No human institution, whether political or religious, has the right to take away our conscientious decision to obey the law of Love, as it is revealed to us.  Pope Francis emphasizes this truth in his new document, the Joy of Love.  We will be discussing the document in coming weeks.

If the resurrection of Jesús does not compel us to give witness to his way of loving, then it is merely a teaching and not a revelation.  If the resurrection does not reveal to us our call to love, to feed and to be willing to suffer for the truth, as means to eternal life, our mourning will never be turned into dancing. 

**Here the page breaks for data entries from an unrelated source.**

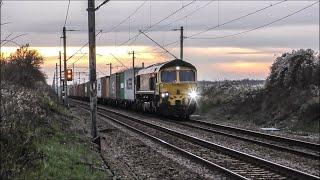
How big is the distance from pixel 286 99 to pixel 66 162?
21795mm

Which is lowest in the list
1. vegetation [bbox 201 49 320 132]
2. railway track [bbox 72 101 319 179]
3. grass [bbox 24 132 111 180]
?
railway track [bbox 72 101 319 179]

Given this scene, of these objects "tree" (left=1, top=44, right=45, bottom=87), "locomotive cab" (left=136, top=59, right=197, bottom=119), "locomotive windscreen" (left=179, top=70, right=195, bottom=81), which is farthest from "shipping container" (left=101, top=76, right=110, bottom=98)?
"locomotive windscreen" (left=179, top=70, right=195, bottom=81)

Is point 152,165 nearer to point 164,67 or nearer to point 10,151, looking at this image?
point 10,151

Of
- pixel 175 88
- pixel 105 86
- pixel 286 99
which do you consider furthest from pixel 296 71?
pixel 105 86

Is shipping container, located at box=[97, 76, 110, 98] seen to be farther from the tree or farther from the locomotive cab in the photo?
the locomotive cab

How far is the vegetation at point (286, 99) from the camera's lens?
28.3m

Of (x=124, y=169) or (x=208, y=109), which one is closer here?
(x=124, y=169)

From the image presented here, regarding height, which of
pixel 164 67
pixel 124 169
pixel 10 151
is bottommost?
pixel 124 169

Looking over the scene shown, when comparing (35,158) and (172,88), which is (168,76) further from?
(35,158)

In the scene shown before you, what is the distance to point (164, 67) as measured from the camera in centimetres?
3559

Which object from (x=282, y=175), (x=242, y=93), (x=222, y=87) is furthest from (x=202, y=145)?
(x=222, y=87)

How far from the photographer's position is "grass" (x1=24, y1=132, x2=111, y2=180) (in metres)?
11.1

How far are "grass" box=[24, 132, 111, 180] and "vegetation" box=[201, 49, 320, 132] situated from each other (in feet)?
43.5

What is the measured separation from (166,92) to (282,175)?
861 inches
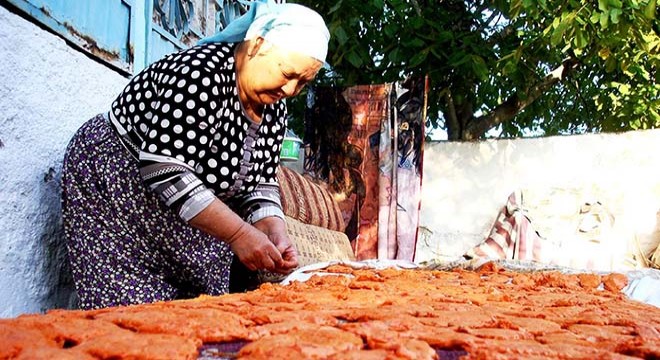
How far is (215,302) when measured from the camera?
1.30m

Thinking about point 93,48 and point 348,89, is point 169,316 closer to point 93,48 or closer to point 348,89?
point 93,48

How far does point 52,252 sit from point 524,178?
4.30m

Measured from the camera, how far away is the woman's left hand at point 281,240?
6.07 ft

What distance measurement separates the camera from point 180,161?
66.2 inches

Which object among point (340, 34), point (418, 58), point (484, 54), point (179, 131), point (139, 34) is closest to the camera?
point (179, 131)

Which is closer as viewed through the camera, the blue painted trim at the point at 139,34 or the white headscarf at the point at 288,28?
the white headscarf at the point at 288,28

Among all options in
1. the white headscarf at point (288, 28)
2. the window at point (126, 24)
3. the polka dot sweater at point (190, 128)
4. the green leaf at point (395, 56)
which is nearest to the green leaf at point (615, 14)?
the green leaf at point (395, 56)

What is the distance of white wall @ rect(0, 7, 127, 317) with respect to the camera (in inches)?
74.4

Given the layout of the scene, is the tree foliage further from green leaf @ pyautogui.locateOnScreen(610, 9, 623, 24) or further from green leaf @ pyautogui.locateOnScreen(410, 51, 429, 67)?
green leaf @ pyautogui.locateOnScreen(610, 9, 623, 24)

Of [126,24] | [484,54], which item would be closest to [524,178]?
[484,54]

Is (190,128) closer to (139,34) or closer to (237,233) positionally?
(237,233)

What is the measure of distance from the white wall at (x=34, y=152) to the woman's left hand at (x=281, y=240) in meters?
0.69

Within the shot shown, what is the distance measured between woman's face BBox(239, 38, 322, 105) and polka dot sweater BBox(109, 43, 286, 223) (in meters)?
0.05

Faith in the Resurrection not just of Jesús but in my mother, in our loved ones, in all who have died and in our own divine share of God’s life bears witness to abrupt, transformative newness that I cannot explain. I can only share what has appeared and been revealed.  The Risen Jesus appears where least expected, and everything is changed. The death defying power of Christ Risen has the capacity to work newness where newness seems impossible.


When we live the Resurrection by being the Risen Christ, we can say to each other, as did the disciple Jesús loved, “It is the Lord!”  He has risen indeed. Alleluia!